Lungo il piccolo tragitto, ero agitatissima. Facevo dei piccoli saltelli di gioia. Non vedevo l'ora di vederlo e di dirgli tutto.
Anna mi aprì la porta di casa. «Ciao Anna, c'è Will in casa?», le chiesi sorridendo.
Anna rimase un po' confusa dalla mia domanda, infatti rimase in silenzio alcuni secondi prima di rispondermi.
«Diana, Will stamattina è partito per l'Arizona. Ha detto che voleva passare un po' di tempo con i suoi amici, ma scusa, non te l'ha detto?». Rimasi a bocca aperta.
«Ah, sì giusto. Me ne ero completamente scordata. Scusami. Salutami tanto Bella e Logan», le dissi prima che lei chiudesse la porta di casa.
Presi immediatamente il telefono che avevo nella tasca dei jeans posteriore e gli scrissi un messaggio.

Ariziona? Davvero? E quando pensavi di dirmelo?

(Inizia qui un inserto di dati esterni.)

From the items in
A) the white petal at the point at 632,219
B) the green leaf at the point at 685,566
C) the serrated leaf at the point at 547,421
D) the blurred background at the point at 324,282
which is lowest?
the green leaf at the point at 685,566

Ero furiosa. Poteva essere un momento speciale e invece lui ha deciso di partire per l'Arizona senza neanche dirlo alla propria ragazza. Stavamo insieme da quasi tre mesi e non avevamo mai litigato prima d'ora. Era una sensazione strana, non sapevo come comportarmi. L'unica cosa che sapevo, è che ero incazzata nera.
«Sono a casa», dissi a mia madre fingendo un sorriso. Non volevo che sapessero di tutto ciò.
«Di già? Pensavo ti fermassi di più da loro», mi rispose mentre con la forchetta assaggiava uno spaghetto per vedere se era cotto abbastanza.
«Mamma, io in realtà non ho molta fame. Sai, sono ancora un po' confusa per la notizia della terapia, quindi vado di sopra».
«Tesoro, sei sicura di stare bene?».
«Si, sto bene. Vorrei solo cercare un attimo di mettere in ordine i pensieri. Voi mangiate pure», le dissi mentendo.
Passavano le ore, ma nessuna risposta da parte di William. Mi sentivo ferita. Aveva rovinato un momento speciale della mia vita. Un momento che avrebbe potuto cambiarmela.
Non avevo toccato cibo per tutto il giorno, e infatti, mi sentivo senza forze.
Verso le undici, mi addormentai ancora con il telefono in mano, nella speranza di ricevere una sua chiamata o un suo messaggio.

Ad un certo punto, iniziai di nuovo a sputare sangue dalla bocca. Ma stavolta, non respiravo proprio. I miei polmoni erano completamente bloccati e l'ossigeno non poteva attraversarli. Provai ad indossare con velocità la maschera che tenevo vicino al letto, ma neanche quella funzionava. Ero nel panico più totale.
Non riuscivo a chiamare mia madre o mio padre. La voce non usciva dalla mia bocca. Stavo per morire, e lo sapevo.
Mi sedetti sul letto e d'istinto mi misi le mani attorno al collo. Sentivo pressione negli occhi, come se qualcuno mi stesse soffocando.
Sentivo che era arrivato il mio momento. Sentivo che la mattina seguente, i miei genitori mi avrebbero trovata morta nel mio stesso letto. Un corpo freddo. Immaginavo il pianto disperato di mia madre e le inutili fatiche di mio padre per provare a risvegliarmi.
Era già passato un minuto da quando non riuscivo a respirare. Iniziai a non sentire più le parti del mio corpo. Le mie mani formicolavano e le gambe non si muovevano. Dopo due minuti di astinenza dall'ossigeno, mi lasciai andare. Mi arresi alla vita. Non ce l'avevo fatta.
Quel venticello, era passato a prendermi per portarmi in un posto migliore, dove non avrei più dovuto soffrire. Dove nessuno avrebbe più sofferto.